## Problem
Copy the records word for word, starting at the line that contains "In the picture, between" and ending with the last line of the records.

## START Supplied entries

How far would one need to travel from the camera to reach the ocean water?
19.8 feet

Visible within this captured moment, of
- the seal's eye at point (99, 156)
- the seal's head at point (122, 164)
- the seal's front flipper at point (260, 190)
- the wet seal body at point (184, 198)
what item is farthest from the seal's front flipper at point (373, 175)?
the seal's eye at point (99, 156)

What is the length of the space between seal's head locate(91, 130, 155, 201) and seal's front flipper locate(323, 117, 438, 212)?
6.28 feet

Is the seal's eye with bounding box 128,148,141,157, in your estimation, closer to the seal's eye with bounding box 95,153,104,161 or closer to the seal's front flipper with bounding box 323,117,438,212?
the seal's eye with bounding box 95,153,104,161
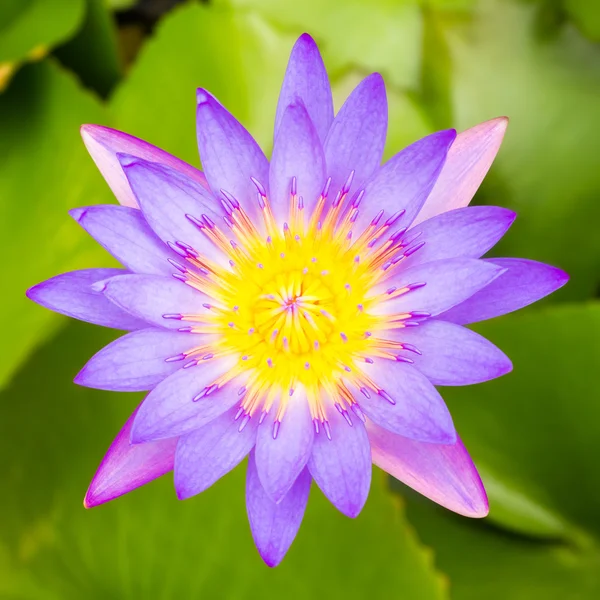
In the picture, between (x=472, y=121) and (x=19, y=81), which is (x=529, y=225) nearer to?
(x=472, y=121)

## END Supplied entries

## Solution for this task
In the picture, between (x=472, y=121) and (x=19, y=81), which is (x=529, y=225) nearer to?
(x=472, y=121)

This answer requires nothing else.